**Goal of the exercise:** Copy the records word for word, starting at the very beginning and ending with the line that contains "the pine straw ground cover at the point at 219,255 →", including that line. Leave the pictures out of your copy.
########
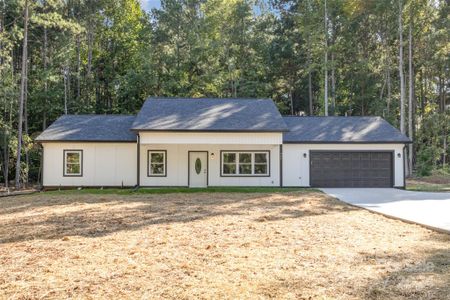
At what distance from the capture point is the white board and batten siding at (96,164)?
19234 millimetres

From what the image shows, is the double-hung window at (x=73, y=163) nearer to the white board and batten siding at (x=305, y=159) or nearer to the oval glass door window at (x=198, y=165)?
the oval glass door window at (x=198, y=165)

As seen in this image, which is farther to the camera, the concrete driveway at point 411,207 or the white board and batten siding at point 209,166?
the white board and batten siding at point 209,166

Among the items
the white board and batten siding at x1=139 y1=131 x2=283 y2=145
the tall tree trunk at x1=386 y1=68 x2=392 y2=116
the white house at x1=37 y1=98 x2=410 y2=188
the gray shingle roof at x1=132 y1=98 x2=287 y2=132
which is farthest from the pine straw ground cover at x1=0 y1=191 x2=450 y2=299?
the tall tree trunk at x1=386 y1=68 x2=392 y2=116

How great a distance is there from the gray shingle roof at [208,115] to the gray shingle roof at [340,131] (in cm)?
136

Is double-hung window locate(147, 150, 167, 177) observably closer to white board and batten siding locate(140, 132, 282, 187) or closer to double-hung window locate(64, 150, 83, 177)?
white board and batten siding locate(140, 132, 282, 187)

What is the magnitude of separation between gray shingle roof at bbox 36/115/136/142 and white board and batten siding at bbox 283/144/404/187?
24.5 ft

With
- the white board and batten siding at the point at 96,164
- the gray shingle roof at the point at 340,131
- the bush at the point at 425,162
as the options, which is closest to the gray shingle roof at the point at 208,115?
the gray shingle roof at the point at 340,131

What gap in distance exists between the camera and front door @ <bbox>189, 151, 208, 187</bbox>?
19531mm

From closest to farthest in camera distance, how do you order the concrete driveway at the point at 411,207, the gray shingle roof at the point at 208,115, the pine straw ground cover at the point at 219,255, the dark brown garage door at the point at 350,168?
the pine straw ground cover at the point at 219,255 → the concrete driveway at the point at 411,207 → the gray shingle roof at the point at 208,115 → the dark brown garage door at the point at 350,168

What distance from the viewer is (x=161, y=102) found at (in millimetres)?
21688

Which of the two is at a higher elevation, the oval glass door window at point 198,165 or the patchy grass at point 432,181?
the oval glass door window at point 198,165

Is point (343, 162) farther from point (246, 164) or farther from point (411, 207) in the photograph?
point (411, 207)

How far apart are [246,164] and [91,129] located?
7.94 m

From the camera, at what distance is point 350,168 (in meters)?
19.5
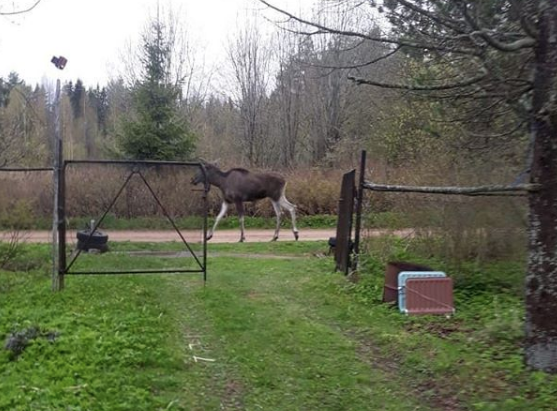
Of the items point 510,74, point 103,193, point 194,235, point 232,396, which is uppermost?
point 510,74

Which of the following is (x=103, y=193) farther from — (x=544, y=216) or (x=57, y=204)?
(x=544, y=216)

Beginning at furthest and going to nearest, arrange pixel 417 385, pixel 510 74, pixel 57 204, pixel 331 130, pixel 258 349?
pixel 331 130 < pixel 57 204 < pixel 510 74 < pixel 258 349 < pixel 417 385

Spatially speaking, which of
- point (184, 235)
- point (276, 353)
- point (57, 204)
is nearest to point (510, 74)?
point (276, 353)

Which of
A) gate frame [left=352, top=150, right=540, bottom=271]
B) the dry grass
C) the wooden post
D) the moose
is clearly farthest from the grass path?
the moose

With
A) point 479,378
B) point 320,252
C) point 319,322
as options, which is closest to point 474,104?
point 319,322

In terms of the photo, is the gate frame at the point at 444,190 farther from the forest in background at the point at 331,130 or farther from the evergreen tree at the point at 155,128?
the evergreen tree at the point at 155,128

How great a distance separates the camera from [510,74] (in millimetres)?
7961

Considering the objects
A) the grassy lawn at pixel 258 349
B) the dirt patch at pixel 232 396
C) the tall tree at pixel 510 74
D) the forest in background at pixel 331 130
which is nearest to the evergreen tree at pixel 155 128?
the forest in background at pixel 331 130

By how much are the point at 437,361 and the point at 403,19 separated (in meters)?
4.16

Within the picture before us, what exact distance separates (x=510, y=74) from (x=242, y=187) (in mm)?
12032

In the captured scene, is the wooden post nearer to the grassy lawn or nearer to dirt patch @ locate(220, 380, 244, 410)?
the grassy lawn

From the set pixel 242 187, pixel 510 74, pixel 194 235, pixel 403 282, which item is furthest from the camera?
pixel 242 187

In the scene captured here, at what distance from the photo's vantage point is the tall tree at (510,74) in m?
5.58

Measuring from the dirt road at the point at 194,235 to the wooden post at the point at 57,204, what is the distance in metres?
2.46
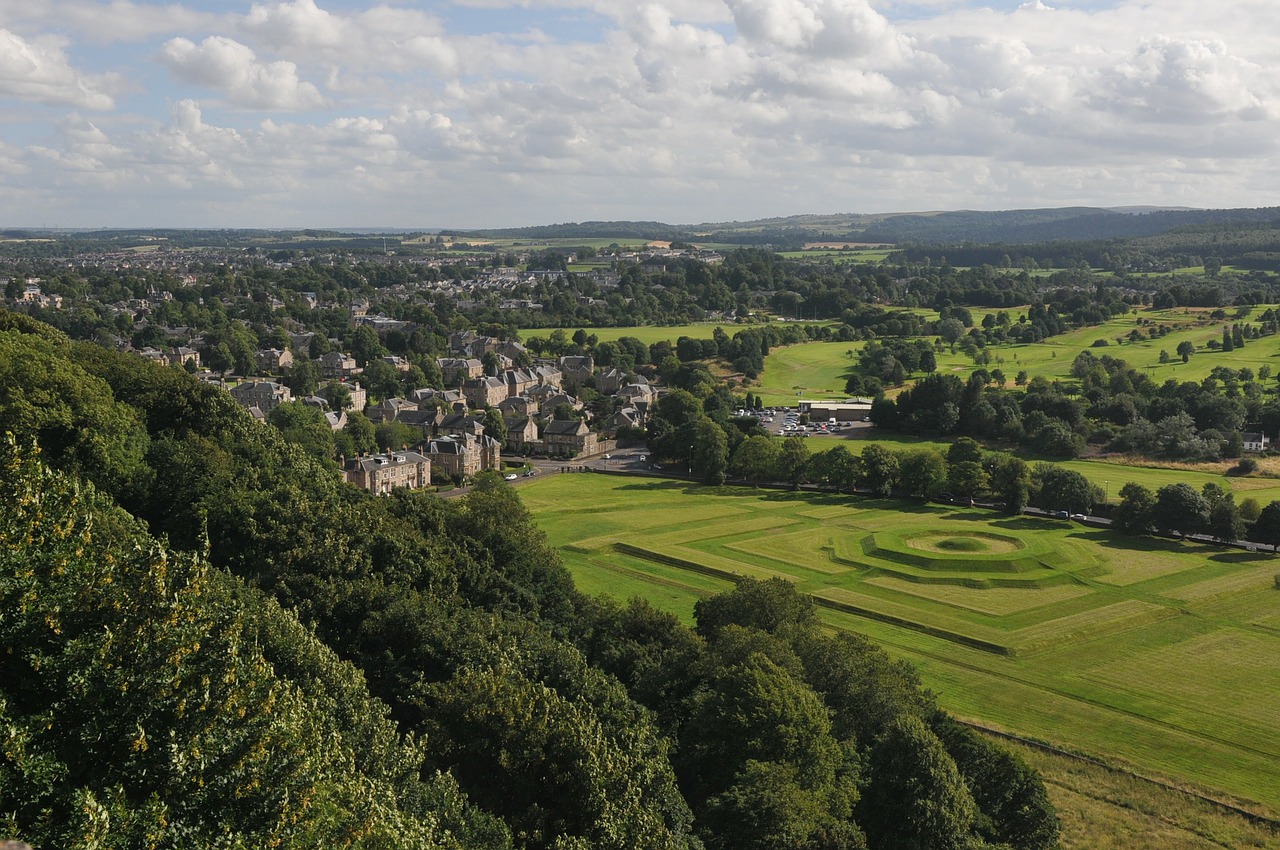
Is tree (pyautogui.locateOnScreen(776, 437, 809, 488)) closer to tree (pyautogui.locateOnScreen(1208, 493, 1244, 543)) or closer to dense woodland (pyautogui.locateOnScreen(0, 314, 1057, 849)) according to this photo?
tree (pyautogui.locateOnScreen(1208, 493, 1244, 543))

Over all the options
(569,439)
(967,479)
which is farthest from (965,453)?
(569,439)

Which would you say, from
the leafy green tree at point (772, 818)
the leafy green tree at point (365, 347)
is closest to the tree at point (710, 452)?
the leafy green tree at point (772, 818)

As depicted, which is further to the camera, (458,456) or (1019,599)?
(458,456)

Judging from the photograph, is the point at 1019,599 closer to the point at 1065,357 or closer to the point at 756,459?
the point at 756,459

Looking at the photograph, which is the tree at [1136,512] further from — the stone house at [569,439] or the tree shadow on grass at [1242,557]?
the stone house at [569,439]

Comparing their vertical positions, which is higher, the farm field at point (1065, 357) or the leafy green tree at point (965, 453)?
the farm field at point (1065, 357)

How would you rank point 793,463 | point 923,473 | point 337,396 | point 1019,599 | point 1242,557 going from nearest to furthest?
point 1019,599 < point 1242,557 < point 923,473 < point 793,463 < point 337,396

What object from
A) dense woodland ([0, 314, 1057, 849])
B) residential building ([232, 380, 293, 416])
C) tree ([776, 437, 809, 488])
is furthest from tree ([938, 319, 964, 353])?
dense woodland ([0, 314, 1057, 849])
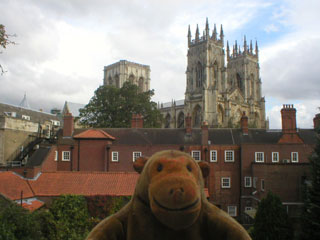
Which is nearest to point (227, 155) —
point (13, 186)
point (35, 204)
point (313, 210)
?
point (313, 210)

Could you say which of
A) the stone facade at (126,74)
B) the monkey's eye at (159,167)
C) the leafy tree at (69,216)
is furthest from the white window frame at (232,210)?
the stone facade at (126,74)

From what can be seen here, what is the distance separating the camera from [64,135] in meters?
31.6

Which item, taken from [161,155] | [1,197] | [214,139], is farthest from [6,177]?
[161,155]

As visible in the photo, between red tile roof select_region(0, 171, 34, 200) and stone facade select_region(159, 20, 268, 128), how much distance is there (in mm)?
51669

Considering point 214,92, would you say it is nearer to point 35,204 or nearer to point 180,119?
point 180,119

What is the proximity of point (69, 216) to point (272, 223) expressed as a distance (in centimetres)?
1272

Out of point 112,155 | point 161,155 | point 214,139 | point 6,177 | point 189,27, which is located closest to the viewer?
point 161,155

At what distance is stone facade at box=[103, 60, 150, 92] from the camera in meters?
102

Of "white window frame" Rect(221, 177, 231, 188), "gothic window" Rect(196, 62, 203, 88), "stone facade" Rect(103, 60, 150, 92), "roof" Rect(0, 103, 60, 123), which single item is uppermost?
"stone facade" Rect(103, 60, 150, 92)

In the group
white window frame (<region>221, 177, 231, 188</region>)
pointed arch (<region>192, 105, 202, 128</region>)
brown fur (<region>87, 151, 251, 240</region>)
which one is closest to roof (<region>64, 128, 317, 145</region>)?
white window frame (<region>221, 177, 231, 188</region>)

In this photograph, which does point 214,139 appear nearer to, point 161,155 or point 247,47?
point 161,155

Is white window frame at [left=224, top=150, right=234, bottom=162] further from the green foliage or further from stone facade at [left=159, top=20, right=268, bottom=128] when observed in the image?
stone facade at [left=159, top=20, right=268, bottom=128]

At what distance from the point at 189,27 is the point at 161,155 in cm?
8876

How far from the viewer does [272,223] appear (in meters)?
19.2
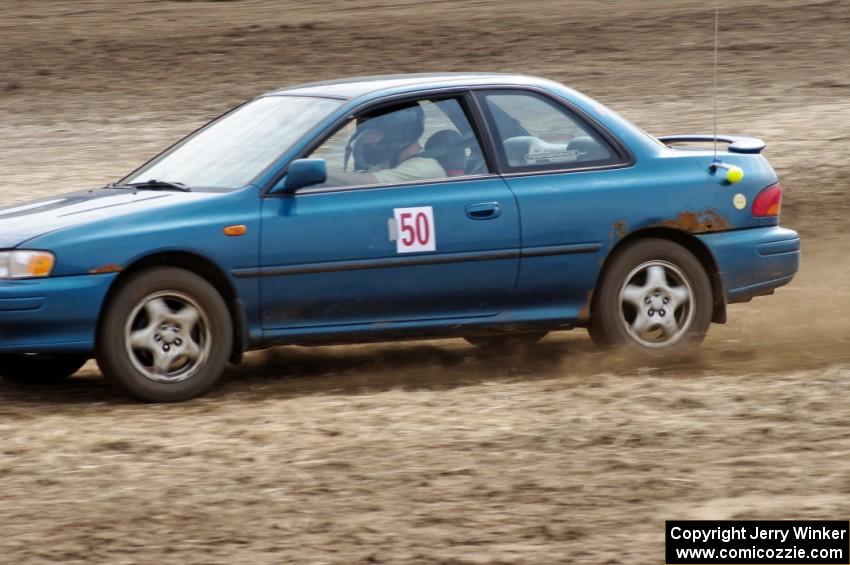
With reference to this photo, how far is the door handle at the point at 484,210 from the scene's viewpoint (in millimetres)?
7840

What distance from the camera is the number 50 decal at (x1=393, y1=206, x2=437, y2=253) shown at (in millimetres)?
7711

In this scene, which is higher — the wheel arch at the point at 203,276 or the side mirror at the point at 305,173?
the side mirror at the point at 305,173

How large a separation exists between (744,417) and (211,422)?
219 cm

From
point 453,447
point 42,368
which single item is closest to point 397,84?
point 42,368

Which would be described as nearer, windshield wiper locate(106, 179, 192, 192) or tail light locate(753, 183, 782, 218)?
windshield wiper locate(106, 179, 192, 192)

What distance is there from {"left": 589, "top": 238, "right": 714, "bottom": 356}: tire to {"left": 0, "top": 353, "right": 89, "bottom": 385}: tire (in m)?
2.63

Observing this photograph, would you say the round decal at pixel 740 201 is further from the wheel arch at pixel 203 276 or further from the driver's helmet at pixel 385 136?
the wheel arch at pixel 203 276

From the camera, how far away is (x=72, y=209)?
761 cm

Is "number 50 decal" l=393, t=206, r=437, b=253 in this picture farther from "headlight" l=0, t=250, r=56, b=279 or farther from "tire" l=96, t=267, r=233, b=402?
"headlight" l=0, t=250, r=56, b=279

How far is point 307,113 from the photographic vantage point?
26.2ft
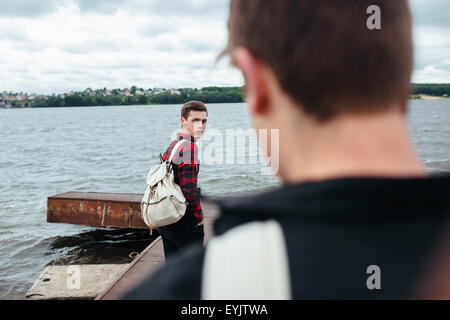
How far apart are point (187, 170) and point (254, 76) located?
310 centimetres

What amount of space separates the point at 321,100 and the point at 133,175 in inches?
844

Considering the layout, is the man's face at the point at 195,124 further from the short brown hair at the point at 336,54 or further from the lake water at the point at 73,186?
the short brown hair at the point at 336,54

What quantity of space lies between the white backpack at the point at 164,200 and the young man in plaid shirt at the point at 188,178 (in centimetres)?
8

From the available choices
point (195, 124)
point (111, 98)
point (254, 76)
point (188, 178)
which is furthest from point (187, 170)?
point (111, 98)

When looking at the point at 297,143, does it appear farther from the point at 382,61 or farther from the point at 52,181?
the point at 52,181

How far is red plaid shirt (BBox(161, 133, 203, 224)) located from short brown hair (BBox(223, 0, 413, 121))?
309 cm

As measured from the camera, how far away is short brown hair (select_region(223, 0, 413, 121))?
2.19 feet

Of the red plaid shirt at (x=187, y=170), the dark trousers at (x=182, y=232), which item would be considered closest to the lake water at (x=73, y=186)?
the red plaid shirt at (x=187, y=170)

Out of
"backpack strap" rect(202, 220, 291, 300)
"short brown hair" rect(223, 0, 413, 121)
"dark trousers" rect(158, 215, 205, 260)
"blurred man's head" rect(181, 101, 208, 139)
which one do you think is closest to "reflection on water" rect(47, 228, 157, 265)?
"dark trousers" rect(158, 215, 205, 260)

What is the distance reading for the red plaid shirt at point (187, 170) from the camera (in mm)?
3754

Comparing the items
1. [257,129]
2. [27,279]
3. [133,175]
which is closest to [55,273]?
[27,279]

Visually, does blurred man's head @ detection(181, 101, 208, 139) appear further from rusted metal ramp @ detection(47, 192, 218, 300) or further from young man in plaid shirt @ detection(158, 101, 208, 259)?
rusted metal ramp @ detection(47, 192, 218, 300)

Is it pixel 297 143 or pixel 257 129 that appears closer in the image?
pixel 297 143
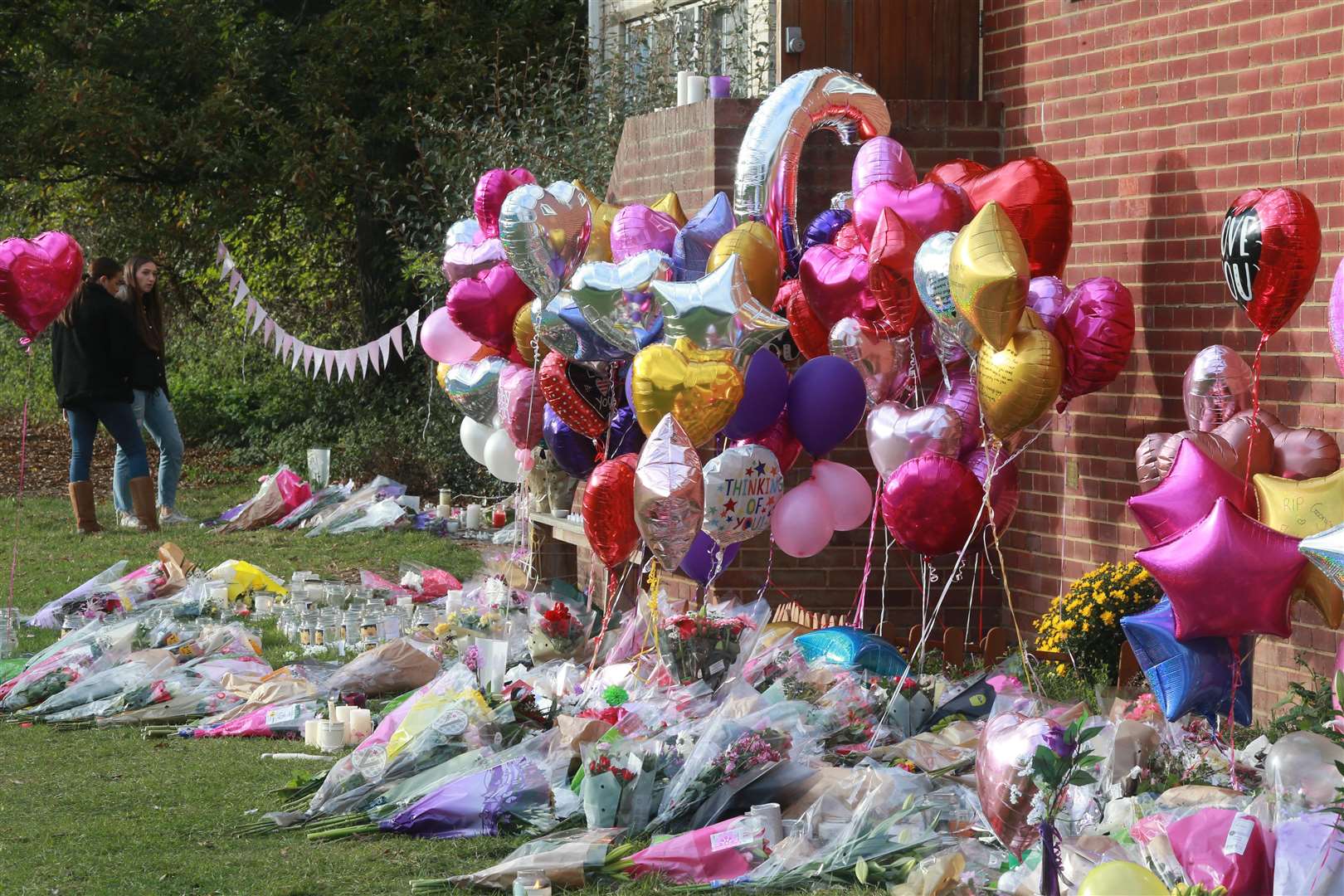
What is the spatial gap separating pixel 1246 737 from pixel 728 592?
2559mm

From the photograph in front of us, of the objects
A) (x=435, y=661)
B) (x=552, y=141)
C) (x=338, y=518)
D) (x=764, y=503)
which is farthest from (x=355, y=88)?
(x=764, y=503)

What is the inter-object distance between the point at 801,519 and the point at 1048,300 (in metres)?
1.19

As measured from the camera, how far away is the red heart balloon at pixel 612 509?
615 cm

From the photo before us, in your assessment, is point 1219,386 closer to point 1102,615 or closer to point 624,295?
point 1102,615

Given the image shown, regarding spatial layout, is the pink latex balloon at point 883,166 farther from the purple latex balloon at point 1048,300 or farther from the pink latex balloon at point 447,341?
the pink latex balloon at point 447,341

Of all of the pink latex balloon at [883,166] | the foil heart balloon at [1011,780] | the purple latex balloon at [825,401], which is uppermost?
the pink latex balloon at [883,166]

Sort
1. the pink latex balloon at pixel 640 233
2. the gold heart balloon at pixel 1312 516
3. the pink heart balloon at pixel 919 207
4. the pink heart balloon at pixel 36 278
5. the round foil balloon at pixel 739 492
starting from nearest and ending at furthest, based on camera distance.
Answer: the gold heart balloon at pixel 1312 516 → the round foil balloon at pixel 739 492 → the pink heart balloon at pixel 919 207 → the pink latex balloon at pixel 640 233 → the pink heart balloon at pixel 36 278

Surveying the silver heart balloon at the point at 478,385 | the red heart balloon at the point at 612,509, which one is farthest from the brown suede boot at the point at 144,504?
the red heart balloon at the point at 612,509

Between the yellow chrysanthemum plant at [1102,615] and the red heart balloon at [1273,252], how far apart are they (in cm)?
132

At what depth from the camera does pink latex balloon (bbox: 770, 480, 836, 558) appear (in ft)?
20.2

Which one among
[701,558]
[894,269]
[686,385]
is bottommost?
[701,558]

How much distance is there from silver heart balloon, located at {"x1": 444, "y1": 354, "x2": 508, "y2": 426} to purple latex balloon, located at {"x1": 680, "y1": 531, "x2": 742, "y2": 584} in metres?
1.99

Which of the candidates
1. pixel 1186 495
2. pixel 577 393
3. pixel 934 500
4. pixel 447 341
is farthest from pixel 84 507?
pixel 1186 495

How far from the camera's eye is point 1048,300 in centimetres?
########
**Solution for this problem:**
At what distance from the capture point is the white board and batten siding at (96,164)?
19234 millimetres

From what the image shows, is the double-hung window at (x=73, y=163) nearer to the white board and batten siding at (x=305, y=159) or nearer to the oval glass door window at (x=198, y=165)?
the oval glass door window at (x=198, y=165)

As seen in this image, which is farther to the camera, the concrete driveway at point 411,207 or the white board and batten siding at point 209,166?
the white board and batten siding at point 209,166

Among the items
the white board and batten siding at x1=139 y1=131 x2=283 y2=145
the tall tree trunk at x1=386 y1=68 x2=392 y2=116
the white house at x1=37 y1=98 x2=410 y2=188
the gray shingle roof at x1=132 y1=98 x2=287 y2=132
which is farthest from the pine straw ground cover at x1=0 y1=191 x2=450 y2=299?
the tall tree trunk at x1=386 y1=68 x2=392 y2=116

How great a distance is there from the gray shingle roof at [208,115] to the gray shingle roof at [340,131] (in cm)?
136

Is double-hung window locate(147, 150, 167, 177) observably closer to white board and batten siding locate(140, 132, 282, 187) or closer to double-hung window locate(64, 150, 83, 177)?
white board and batten siding locate(140, 132, 282, 187)

What is the magnitude of separation between gray shingle roof at bbox 36/115/136/142 and white board and batten siding at bbox 283/144/404/187?
24.5 ft

With
- the white board and batten siding at the point at 96,164
- the gray shingle roof at the point at 340,131
- the bush at the point at 425,162
as the options, which is closest to the gray shingle roof at the point at 208,115?
the gray shingle roof at the point at 340,131

What gap in distance exists between the camera and front door @ <bbox>189, 151, 208, 187</bbox>?
19531mm

From closest to farthest in camera distance, how do you order the concrete driveway at the point at 411,207, the gray shingle roof at the point at 208,115, the pine straw ground cover at the point at 219,255, the dark brown garage door at the point at 350,168?
the pine straw ground cover at the point at 219,255 → the concrete driveway at the point at 411,207 → the gray shingle roof at the point at 208,115 → the dark brown garage door at the point at 350,168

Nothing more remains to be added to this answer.